_TRECHO:_
------------
O primeiro nome que ela colocou foi justamente Musca domestica. Na hora eu levantei a mão e, em meio a (pasmem) gigantesca confusão do resto da sala sobre o que diabos era uma “musca”, eu disse que essa eram as moscas. O que se seguiu foi um olhar de “ihh, lá vem o nerdola...” do resto da turma e um sorriso de aprovação da Sra. Goodman. Está certo que, para aqueles que falam essa língua mais restrita, que é o inglês, a vida toda, o latim parece uma coisa muito distante. Mas para nós, velhos de guerra da gramática da crase, dos porquês e da saudade, estava na cara de que animal estávamos falando naquela aula. Mas também pode ser por outro motivo: por aqui, já estamos muito acostumados às moscas, afinal, estão por todos os lados.


É o tipo do animal em que a gente nem pensa muito, mas sempre percebe quando ela chega, zumbindo. Irritando. Atiçando por aí. Desde a carne podre ao cocô do cavalo do bandido, ela sempre aparece. Recentemente, por sinal, não sei se você percebeu, mas elas têm aumentado. E não, não me refiro ao fato de que daqui a pouco o inverno acaba e o calor tropical toma conta. Estou falando, afinal, das moscas.


Durante os próximos dias, teremos um dos eventos mais aguardados dos últimos anos: o julgamento do ex-presidente Jair Messias Bolsonaro e de mais sete réus por tentativa de golpe de Estado após as eleições gerais de 2022. Um julgamento que, para um país como o Brasil, não é fácil de se engolir. Um país que já comeu tanta coisa, e tanta mosca. A Procuradoria-Geral da República acusa os réus de cometerem os crimes de organização criminosa armada, golpe de Estado, tentativa de abolição do Estado Democrático de Direito, dano qualificado pela violência e grave ameaça contra patrimônio da União e deterioração de patrimônio tombado(1) e, também acredito, de serem responsáveis pela maior ameaça à democracia brasileira desde o golpe de 1964. Mas para além de conversar sobre isso, precisamos falar de uma coisa maior e ainda mais perigosa: as moscas.
------------
_DADOS FORNECIDOS:_
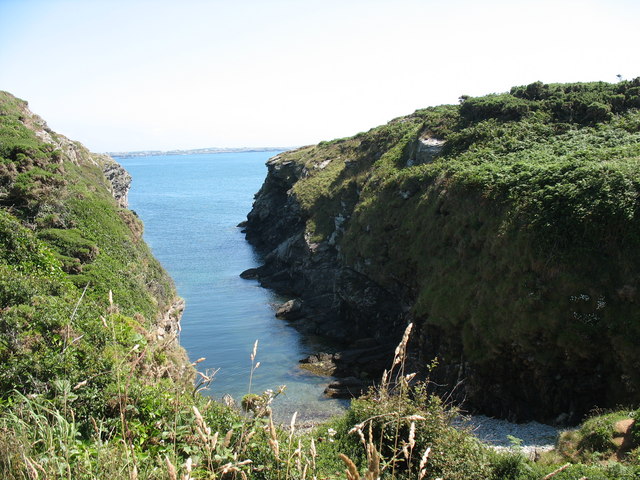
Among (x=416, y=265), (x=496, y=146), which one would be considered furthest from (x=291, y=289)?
(x=496, y=146)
------------
_O QUE SE PEDE:_ Dê continuidade ao trecho sobre as moscas e o julgamento de Bolsonaro, começando logo depois da última frase.

_O RESULTADO:_
A mosca é o tipo do bicho pequeno, inofensivo, mas que irrita, coça, zumbe na sua orelha no meio da noite, te levando a loucura. Mas, no fim, é só uma mosca. Pelo menos, é o que muita gente pensa. Apesar de um passado que nos condena como nação, a memória do coletivo tende a ser falha. Existem aqueles que se esforçam para lembrar, mas também há aqueles que fingem que tudo aquilo faz muito tempo, para que se preocupar? Afinal, ele é tão inofensivo…


Reconhecer o problema é apenas metade da solução. Se nem nisso podemos concordar, não tem nem por onde começar a curar as feridas profundas de nossa identidade como povo. Democracia não é uma simples tomada de decisão, é uma cultura, é uma moral, algo que é constituído através de anos e anos. A promulgação da Constituição de 1988 não faz nem 40 anos, mas já se pode dizer que a nossa democracia passa por uma crise de meia idade profundamente perigosa. E nós somos parte do problema.


Outro fator que nos assombra: temos uma péssima tendência de superestimar algumas moscas e subestimar outras. Temos travado uma grandiosa batalha entre conterrâneos sobre qual o real tamanho da mosca. Ela pode ser ou uma ameaça existencial ou uma simples mosca.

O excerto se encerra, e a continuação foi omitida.